Брат-казначей обнаружился после того, как мы спустились по вырубленной в скале лестнице и некоторое время блуждали по коридорам. Судя по всему, монахи соорудили тут целый лабиринт. Оставалось задуматься – на кой ляд им тогда дома снаружи? – Ну что, будущий брат, – сказал брат Владимир, когда казначей открыл дверь в огромную пещеру, уставленную сейфами, шкафами и стеллажами, – здесь ты расстанешься с греховностью, принесенной из внешнего мира. Уродство отпадет от тебя и останется красота…
Мне так и хотелось сказать "Намек понял", но я сдержался и принялся избавляться от "уродства". При виде пистолета монахи издали сдавленное восклицание, а когда я вытащил из внутреннего кармана комбинезона пачку федеральных купюр, на брата-казначея напала икота. – Много грехов скопил ты в мирской жизни, – сказал брат Владимир удивленно, – и тем почетнее будет от них избавиться…
Я только засопел и начал снимать одежду. Вот вернуть все себе, когда я соберусь удрать из обители, будет вполне почетным делом. Замок на двери болтался хлипенький, с ним справлюсь даже я.

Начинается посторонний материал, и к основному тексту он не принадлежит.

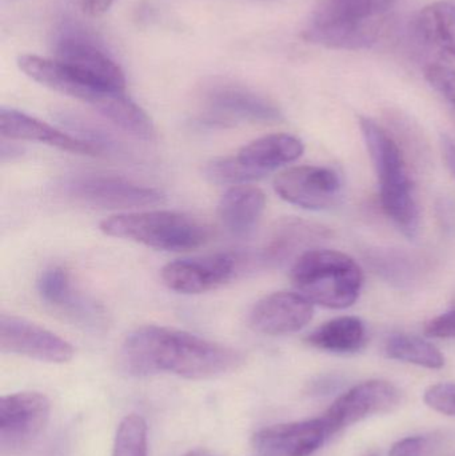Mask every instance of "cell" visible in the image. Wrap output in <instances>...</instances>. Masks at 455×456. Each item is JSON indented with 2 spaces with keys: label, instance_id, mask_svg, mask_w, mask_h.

Голым оказалось неожиданно холодно. Рана, подставленная воздуху, зазудела. – Пойдем, – проговорил отец Владимир. – Для начала зайдем к брату-лекарю, он посмотрит твое ранение, а потом я отведу тебя в Пещеру Одиночества, там ты пробудешь до вечера…
Я с тоской вспомнил, как недавно, на Картере, грезил о мягкой постели и роскошном ужине. Об этих мечтах, судя по всему, придется забыть на неопределенное время.
Земля на первый взгляд выглядела мягкой, но после того, как я поелозил в ней руками пару часов, пальцы оказались ободранными, а местами порезанными. Другого же способа уничтожения сорняков, кроме прополки, в обители Созерцающих не признавали.
Пройдя очередную грядку, я распрямился и потер натруженную поясницу. В оранжерее, где монахи выращивали овощи, было жарко и сыро, как в парилке, хотя после Линча я чувствовал себя тут не так плохо. – Что, брат Герхард, устал? – спросил меня работающий на соседней грядке брат Иаков, пожилой, с лысиной и брюшком. – Ничего, привыкнешь… – Только и остается на это надеяться, – промычал я в ответ и вновь опустился на колени. Осторожно, стараясь не тревожить все еще побаливающую рану.
В обители я жил третий день и пока только привыкал к здешнему размеренному существованию. Начиналось все с подъема до рассвета, потом шла молитва в общем зале, очень скромная, без всяких церемоний, за ней утренняя трапеза. Утро посвящалась работам, после обеда некоторые монахи разбредались по домикам во дворе – созерцать красоту. Я пока до этого не допускался и даже не знал, чем они там занимаются.